[待完成任务]:
- 1) 根据 outetts 使用说明，该模型每秒处理多少个令牌？
- 2) 请从 outetts 使用说明的最后一句之后接着续写。

深度学习系列83：使用outetts

1. 介绍

模型采用 LLaMa 架构基础，结合 WavTokenizer 音频标记化技术，将连续音频波形转换为离散令牌序列，每秒处理 150 个令牌。v2版本通过 CTC 强制对齐技术，实现文本与音频的精确映射，无需预处理即可生成时间戳对齐的语音流；v3版本使用whisper进行文本对齐。窗口化重复惩罚机制的引入，显著提升了语音输出的连贯性和自然度，尤其在长文本合成中表现稳定。

多语言支持是其核心亮点之一。模型直接支持英语、中文、阿拉伯语等 20 余种语言的文本输入，无需罗马化处理。训练数据覆盖高资源语言（如英语、中文）和中等资源语言（如葡萄牙语、波斯语），未训练语言也可生成语音但效果有限。

2. 中文使用方式

目前outetts不支持中文，所以要做些特别处理：

首先安装whisper-timestamped：pip3 install whisper-timestamped
然后安装outetts：pip3 install outetts==0.4.4
打开site-package里面的outetts/whisper/transcribe.py，将第一行改为：
import whisper_timestamped as whisper
将第17行改为text = whisper.transcribe(model, audio_path, language='zh',initial_prompt='普通话')
打开site-package里面的outetts/version/v3/audio_processor.py，将第226行改为：
words.extend([{'word': i['text'].strip(), 'start': float(i['start']), 'end': float(i['end'])} for i in s['words']])

收藏集中保存的条目:
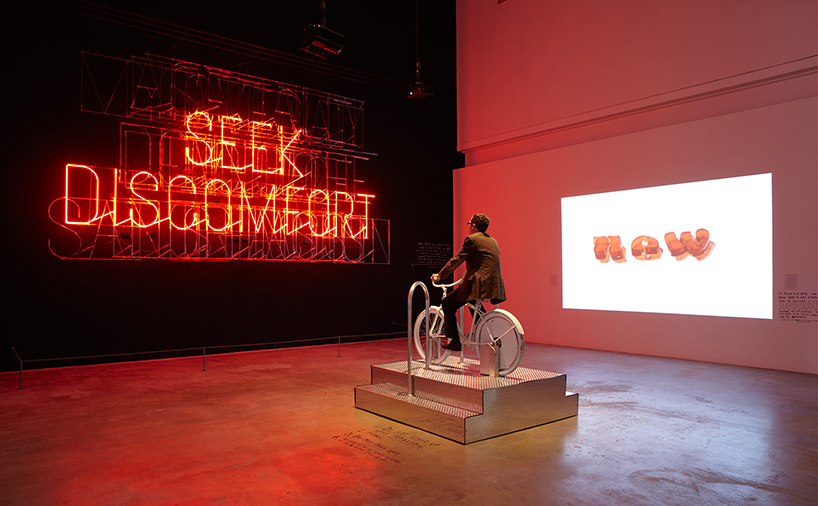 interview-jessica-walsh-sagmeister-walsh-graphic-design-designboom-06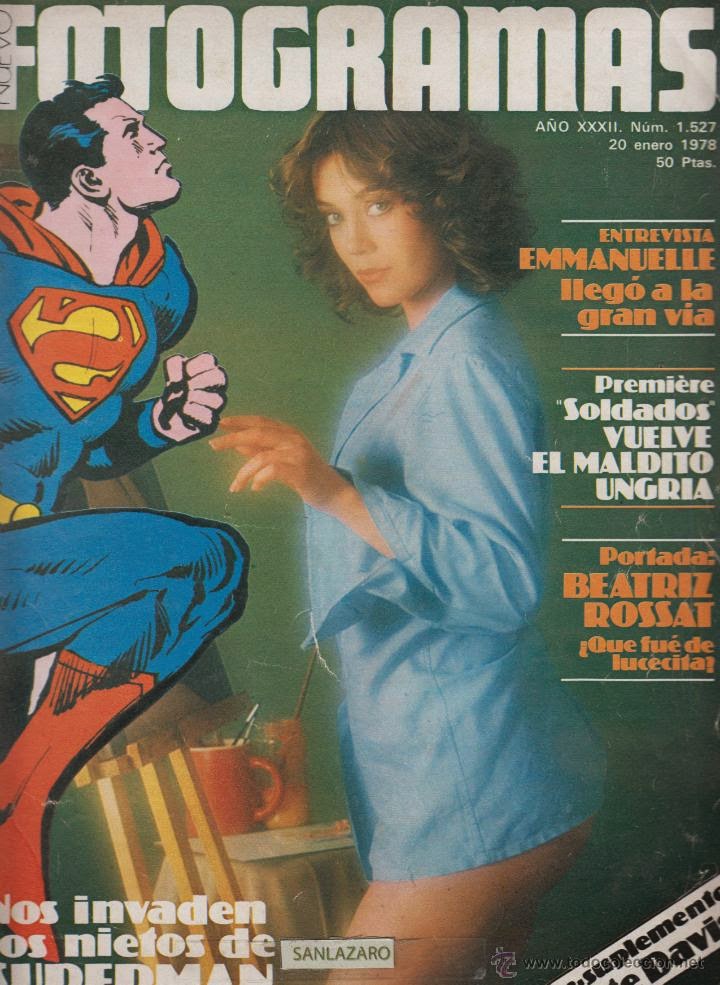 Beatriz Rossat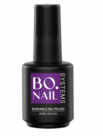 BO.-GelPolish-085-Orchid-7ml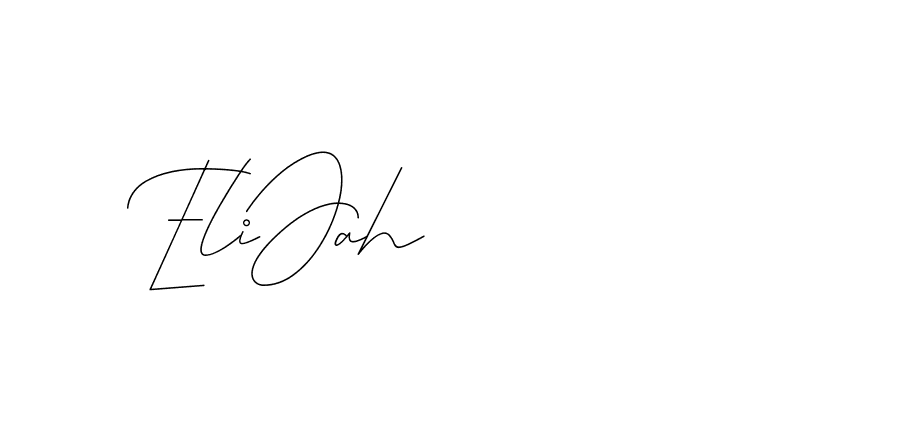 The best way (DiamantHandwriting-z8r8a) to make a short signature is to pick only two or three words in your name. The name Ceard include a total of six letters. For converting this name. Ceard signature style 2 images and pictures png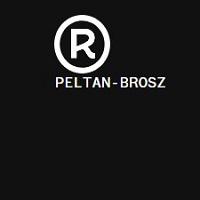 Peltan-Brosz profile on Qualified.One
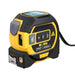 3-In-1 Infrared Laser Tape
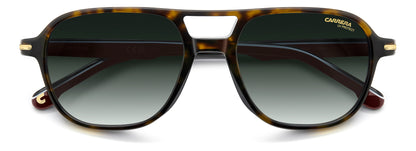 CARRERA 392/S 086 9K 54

[书面作答]:
- 1) 每秒处理 150 个令牌。

- 2)
3. 测试代码

首先出啊给你家爱你一个interface

复制代码

import outetts
interface = outetts.Interface(
    config=outetts.ModelConfig.auto_config(
        model=outetts.Models.VERSION_1_0_SIZE_1B,
        backend=outetts.Backend.LLAMACPP,
        quantization=outetts.LlamaCppQuantization.Q8_0,      
    )
)

如果没有speaker文件，则使用语音片段新建一个：

复制代码

speaker = interface.create_speaker("2.wav",whisper_model="base")
interface.save_speaker(speaker,path="zh.json")

然后生成语音：

复制代码

from outetts import GenerationConfig
output = interface.generate(
	config=GenerationConfig(
		text="要确保回答简洁明了，不使用复杂的术语。同时，保持语气友好，让用户感到舒适",
    		speaker= interface.load_speaker("zh.json")
    	)
)
output.save("output.wav")